* _DIRECTIONS_:
Print the entries below word for word; the pictures stay out of your copy.

[Dataset entries]
_ _ _ _
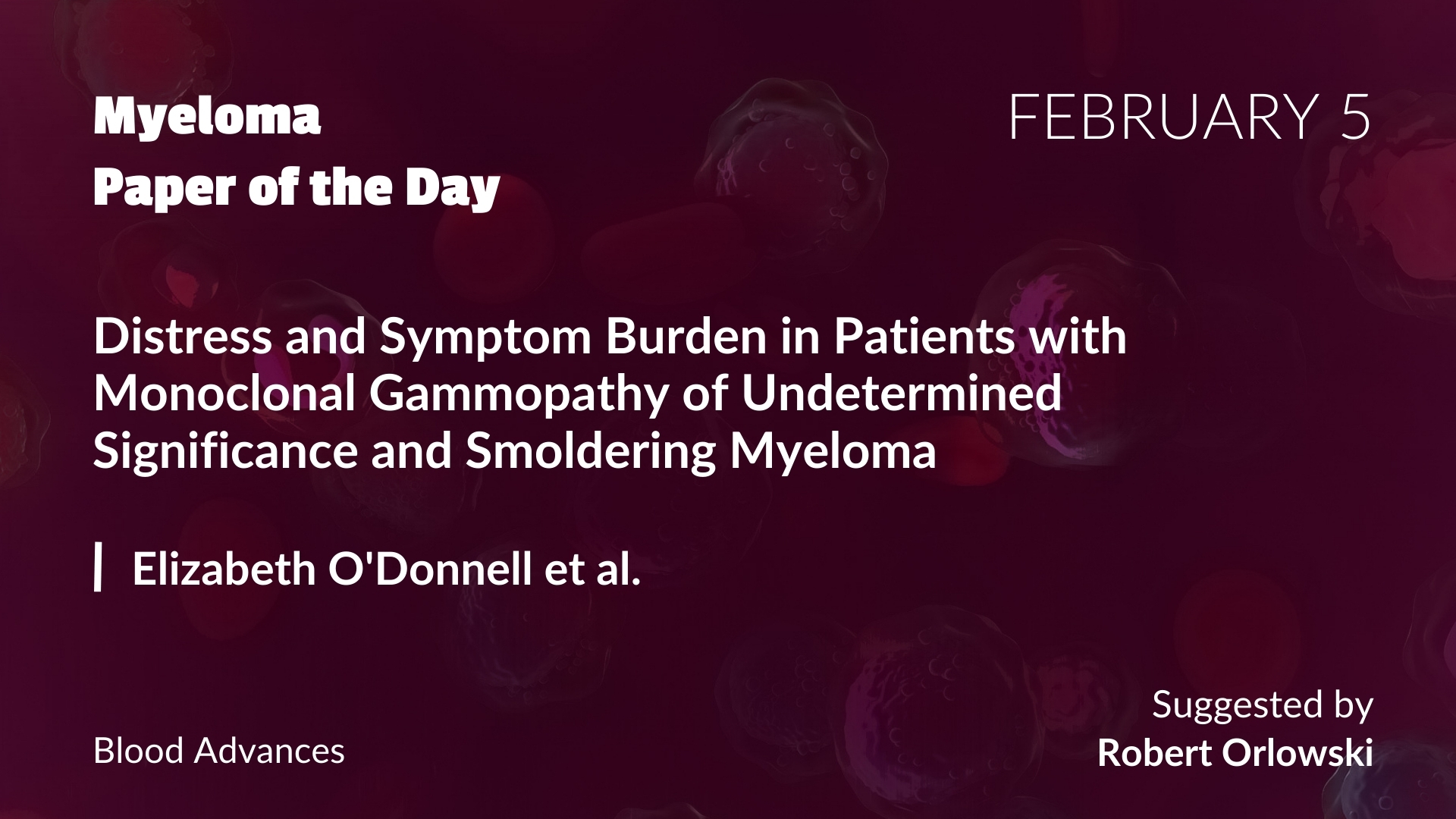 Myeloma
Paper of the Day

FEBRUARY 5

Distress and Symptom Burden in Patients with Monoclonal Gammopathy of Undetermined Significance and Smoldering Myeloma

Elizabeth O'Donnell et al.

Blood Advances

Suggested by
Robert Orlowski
_ _ _ _
* _EXERCISE RESULT_:
 Myeloma
Paper of the Day

FEBRUARY 5

Distress and Symptom Burden in Patients with Monoclonal Gammopathy of Undetermined Significance and Smoldering Myeloma

Elizabeth O'Donnell et al.

Blood Advances

Suggested by
Robert Orlowski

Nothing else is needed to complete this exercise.